All’inizio di questo mese, ben 12 procuratori generali statali hanno presentato un ricorso legale contro la fusione, sostenendo che viola le leggi antitrust. Fondamentale lo ha chiamato “una delle sfide legate alle fusioni più deboli nella storia moderna dell’antitrust”, aggiungendo che “distorce la normativa antitrust consolidata e si basa su una falsa rappresentazione della concorrenza nell’industria dell’intrattenimento oggi”.

Secondo VarietàLa Paramount potrebbe potenzialmente raggiungere un accordo con gli Stati o eventualmente negoziare i termini. Parlando con la CNN la scorsa settimana, il procuratore generale della California Rob Bonta ha affermato che i negoziati “dovrebbero includere rimedi strutturali”.

“Non siamo interessati a rimedi comportamentali: promesse vuote, promesse egoistiche, promesse che sono inapplicabili, che non saranno mantenute, che la storia mostra che non saranno mantenute. Quindi considereremo ciò che propongono, ma non hanno proposto nulla”, ha detto Bonta.

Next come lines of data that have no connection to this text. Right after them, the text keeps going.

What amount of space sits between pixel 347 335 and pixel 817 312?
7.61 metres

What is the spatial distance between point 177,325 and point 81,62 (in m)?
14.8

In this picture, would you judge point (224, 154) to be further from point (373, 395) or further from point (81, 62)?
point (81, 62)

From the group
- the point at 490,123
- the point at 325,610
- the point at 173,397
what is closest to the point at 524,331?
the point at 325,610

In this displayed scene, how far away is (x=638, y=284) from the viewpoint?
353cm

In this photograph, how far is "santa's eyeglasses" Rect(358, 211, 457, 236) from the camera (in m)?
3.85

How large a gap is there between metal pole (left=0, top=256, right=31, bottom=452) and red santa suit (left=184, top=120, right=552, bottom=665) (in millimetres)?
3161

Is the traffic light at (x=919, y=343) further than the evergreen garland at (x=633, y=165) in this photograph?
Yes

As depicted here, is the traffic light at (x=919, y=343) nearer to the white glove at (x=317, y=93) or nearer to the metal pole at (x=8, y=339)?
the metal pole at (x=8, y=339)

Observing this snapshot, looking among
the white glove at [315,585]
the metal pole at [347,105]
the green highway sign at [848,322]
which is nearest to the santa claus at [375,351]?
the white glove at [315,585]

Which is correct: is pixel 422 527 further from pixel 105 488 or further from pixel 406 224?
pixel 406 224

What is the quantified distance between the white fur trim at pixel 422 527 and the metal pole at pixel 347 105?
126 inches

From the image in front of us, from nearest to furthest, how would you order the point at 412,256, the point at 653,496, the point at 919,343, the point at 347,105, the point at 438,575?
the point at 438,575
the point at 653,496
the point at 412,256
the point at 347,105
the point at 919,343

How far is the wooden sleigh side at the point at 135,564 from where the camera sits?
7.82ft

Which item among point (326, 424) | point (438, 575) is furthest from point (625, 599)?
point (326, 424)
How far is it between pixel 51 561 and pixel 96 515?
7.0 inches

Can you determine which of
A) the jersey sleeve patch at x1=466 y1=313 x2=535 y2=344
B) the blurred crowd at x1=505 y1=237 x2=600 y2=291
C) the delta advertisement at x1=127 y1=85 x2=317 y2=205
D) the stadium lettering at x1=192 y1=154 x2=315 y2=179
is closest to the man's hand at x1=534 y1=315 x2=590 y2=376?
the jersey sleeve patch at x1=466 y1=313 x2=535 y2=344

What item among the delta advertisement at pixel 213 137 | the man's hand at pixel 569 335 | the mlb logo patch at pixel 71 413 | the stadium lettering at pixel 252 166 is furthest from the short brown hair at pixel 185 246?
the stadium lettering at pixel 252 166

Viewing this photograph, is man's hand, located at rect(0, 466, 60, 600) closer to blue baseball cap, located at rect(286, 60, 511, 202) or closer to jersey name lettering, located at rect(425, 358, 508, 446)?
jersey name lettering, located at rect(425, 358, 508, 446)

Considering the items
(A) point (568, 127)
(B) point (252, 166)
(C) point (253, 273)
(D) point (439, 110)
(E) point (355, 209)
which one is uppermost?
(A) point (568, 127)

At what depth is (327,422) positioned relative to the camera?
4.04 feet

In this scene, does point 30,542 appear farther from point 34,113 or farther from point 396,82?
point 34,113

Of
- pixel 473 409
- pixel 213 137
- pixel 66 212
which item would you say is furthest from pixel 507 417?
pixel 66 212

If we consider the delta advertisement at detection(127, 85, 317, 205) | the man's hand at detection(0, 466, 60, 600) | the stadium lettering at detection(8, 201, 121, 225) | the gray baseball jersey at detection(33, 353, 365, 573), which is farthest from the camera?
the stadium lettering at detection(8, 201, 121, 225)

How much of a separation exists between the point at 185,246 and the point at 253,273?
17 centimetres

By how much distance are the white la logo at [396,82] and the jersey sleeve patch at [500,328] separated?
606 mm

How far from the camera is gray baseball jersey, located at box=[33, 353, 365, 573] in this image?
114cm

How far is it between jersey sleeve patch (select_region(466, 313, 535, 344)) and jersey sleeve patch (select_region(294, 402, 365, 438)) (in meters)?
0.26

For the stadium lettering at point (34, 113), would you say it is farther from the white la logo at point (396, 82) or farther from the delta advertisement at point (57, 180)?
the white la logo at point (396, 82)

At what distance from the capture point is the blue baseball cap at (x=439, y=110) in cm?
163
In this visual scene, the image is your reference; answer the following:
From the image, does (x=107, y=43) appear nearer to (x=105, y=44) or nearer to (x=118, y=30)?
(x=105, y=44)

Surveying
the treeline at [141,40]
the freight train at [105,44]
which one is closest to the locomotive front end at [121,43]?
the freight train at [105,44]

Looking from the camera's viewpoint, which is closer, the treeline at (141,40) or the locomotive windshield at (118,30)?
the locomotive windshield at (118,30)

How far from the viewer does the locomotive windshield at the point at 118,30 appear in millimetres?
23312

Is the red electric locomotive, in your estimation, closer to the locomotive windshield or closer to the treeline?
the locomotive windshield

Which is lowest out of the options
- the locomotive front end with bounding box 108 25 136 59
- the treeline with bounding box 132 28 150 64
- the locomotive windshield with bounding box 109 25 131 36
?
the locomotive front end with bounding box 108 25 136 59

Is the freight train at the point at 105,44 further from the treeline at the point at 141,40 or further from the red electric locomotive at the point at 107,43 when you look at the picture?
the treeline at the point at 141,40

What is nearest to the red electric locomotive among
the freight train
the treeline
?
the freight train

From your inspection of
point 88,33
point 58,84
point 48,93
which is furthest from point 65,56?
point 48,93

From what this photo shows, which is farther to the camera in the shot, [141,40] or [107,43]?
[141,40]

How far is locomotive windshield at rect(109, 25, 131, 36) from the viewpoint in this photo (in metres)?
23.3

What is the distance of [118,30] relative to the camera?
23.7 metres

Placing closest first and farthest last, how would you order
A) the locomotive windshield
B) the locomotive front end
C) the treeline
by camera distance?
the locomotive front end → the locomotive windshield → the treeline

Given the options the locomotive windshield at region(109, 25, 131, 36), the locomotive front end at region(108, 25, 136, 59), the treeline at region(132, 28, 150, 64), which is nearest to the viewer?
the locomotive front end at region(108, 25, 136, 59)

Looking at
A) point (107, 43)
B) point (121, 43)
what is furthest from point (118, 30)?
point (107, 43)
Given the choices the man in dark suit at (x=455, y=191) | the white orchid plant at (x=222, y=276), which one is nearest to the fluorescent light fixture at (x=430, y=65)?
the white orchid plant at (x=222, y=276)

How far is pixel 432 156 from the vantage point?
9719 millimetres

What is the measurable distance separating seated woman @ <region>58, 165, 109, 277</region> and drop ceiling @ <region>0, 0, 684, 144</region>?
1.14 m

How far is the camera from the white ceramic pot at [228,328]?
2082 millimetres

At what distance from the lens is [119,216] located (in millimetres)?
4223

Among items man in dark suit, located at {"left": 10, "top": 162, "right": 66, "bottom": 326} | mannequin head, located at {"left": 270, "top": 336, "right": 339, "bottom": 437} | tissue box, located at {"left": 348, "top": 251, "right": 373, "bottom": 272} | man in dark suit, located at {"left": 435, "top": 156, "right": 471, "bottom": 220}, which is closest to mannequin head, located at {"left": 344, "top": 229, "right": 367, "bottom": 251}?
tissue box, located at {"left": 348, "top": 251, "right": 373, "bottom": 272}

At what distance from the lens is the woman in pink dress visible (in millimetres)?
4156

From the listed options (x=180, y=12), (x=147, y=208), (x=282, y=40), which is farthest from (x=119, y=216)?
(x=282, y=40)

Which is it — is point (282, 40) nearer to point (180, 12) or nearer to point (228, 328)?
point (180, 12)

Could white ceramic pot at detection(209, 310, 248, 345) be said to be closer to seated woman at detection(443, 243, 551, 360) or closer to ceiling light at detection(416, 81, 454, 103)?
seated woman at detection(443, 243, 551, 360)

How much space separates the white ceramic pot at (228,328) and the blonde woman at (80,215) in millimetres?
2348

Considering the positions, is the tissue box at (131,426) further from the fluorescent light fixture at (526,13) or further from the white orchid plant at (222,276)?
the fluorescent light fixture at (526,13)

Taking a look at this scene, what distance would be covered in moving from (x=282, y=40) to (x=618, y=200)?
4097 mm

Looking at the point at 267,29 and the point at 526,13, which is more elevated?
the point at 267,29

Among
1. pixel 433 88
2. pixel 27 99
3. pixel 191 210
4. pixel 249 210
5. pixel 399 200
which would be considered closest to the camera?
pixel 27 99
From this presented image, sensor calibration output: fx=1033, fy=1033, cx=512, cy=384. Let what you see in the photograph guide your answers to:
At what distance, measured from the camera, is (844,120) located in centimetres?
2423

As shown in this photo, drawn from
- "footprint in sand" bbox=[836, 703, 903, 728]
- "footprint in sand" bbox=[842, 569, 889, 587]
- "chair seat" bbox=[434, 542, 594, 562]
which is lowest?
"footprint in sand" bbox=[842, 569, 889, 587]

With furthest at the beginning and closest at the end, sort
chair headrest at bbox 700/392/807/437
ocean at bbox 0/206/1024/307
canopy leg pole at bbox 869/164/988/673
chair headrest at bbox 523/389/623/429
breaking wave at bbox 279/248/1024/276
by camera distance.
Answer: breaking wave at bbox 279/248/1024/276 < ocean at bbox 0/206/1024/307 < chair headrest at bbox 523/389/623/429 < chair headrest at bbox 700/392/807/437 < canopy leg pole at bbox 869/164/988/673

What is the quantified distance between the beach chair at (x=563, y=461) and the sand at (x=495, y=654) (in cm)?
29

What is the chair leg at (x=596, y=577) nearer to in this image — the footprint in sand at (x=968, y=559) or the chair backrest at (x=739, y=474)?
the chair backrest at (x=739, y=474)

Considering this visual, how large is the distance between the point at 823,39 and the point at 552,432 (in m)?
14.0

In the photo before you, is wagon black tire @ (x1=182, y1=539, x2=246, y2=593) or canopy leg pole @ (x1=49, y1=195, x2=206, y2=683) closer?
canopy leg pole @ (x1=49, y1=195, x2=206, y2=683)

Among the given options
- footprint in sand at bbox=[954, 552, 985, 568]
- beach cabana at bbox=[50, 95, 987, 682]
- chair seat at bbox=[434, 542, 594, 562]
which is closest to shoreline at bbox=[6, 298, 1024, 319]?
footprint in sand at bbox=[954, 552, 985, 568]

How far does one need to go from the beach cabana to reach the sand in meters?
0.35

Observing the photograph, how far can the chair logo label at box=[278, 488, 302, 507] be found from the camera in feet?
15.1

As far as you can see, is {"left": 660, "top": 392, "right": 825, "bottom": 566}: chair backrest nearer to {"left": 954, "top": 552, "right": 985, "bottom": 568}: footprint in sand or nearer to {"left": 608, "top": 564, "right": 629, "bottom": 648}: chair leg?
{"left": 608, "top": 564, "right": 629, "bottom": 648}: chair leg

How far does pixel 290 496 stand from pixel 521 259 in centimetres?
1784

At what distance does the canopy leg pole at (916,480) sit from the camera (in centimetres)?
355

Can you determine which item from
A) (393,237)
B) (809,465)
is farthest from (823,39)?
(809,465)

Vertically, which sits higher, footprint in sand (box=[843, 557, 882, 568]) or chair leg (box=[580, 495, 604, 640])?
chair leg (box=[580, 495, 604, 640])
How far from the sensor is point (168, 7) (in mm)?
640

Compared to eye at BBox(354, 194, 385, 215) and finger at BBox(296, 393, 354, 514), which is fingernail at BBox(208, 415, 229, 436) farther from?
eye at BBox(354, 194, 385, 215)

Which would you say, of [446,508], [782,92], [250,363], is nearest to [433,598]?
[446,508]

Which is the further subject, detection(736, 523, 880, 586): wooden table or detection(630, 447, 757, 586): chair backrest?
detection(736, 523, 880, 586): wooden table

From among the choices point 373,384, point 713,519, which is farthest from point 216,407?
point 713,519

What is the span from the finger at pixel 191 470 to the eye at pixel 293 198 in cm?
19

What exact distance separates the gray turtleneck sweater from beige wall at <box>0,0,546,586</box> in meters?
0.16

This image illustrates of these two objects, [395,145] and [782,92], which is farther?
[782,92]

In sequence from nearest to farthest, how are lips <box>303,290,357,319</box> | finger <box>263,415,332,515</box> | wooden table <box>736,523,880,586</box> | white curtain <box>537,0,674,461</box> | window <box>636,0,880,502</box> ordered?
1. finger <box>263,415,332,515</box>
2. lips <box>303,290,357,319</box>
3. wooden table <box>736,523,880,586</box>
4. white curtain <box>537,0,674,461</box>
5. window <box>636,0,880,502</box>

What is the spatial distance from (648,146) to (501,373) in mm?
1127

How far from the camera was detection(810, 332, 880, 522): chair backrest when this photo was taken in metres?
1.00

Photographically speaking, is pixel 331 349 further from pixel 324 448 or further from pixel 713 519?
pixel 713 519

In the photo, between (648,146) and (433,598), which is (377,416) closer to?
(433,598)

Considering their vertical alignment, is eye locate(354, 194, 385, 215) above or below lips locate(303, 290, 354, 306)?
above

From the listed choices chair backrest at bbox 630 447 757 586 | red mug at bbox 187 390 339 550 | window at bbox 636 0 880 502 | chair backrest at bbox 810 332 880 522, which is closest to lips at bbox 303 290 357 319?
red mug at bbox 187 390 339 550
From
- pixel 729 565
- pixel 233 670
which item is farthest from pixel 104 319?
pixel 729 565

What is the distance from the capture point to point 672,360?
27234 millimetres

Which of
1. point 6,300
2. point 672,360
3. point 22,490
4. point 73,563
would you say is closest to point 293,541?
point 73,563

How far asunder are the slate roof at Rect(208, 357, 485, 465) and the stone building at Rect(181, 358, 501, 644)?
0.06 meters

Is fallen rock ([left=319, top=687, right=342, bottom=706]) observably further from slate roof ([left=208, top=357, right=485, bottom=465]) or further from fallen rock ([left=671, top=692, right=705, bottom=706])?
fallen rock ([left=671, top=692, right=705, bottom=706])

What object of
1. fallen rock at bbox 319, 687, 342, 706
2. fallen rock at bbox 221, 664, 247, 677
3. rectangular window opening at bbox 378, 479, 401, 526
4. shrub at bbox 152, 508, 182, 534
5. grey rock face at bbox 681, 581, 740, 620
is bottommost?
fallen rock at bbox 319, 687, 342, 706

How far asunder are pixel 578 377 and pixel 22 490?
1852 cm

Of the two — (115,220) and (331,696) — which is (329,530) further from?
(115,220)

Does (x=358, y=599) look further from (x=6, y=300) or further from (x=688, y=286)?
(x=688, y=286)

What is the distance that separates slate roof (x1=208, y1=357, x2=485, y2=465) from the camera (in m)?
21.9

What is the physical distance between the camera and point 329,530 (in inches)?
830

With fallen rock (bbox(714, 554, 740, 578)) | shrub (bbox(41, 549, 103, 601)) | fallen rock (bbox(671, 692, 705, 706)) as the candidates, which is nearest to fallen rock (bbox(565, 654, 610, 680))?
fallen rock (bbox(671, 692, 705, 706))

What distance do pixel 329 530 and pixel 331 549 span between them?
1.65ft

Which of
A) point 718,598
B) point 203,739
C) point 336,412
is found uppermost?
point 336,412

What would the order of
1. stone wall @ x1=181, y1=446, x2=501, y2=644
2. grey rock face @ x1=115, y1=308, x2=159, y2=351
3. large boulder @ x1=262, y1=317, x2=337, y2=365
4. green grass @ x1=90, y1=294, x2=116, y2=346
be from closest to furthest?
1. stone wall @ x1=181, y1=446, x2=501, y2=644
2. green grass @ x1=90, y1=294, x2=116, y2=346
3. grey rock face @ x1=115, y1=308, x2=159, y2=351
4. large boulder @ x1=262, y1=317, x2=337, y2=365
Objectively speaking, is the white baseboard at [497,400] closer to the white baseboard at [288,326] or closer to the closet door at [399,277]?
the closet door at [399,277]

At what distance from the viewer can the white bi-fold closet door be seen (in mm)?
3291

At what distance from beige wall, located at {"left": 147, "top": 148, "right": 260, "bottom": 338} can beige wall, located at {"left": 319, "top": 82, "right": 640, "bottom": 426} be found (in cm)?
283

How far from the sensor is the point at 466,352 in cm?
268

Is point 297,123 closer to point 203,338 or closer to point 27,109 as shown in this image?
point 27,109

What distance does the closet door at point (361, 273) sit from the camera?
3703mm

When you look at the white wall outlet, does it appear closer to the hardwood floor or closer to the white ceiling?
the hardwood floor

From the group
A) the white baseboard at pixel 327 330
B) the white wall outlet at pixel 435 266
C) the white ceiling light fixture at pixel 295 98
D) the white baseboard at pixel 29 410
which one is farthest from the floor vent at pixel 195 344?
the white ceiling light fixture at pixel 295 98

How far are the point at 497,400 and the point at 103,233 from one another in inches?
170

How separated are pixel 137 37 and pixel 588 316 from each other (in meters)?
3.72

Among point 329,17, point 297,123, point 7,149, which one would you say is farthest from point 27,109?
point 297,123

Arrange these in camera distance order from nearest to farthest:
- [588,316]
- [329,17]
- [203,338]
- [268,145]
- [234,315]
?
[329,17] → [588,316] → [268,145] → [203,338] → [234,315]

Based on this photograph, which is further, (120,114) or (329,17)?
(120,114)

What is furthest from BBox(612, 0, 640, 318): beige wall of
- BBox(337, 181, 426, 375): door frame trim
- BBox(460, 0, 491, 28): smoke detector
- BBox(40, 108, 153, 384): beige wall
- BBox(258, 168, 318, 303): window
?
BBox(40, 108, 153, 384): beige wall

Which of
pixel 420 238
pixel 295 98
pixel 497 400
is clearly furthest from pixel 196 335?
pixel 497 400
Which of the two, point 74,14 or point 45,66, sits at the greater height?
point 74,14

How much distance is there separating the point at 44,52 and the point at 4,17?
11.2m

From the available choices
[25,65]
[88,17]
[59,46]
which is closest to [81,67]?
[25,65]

Per lo meno, l’accordo ha fatto un passo avanti verso la realizzazione questa settimana quando la Commissione Europea ha approvato l’accordo da 111 miliardi di dollari a condizione che la Paramount annulli la sua partnership di distribuzione cinematografica con Universal in Europa nei prossimi 13 mesi. Alla fine, la Commissione Europea ha ritenuto che l’accordo non danneggerebbe la produzione televisiva o cinematografica in Europa, lasciando un numero sufficiente di concorrenti globali e locali.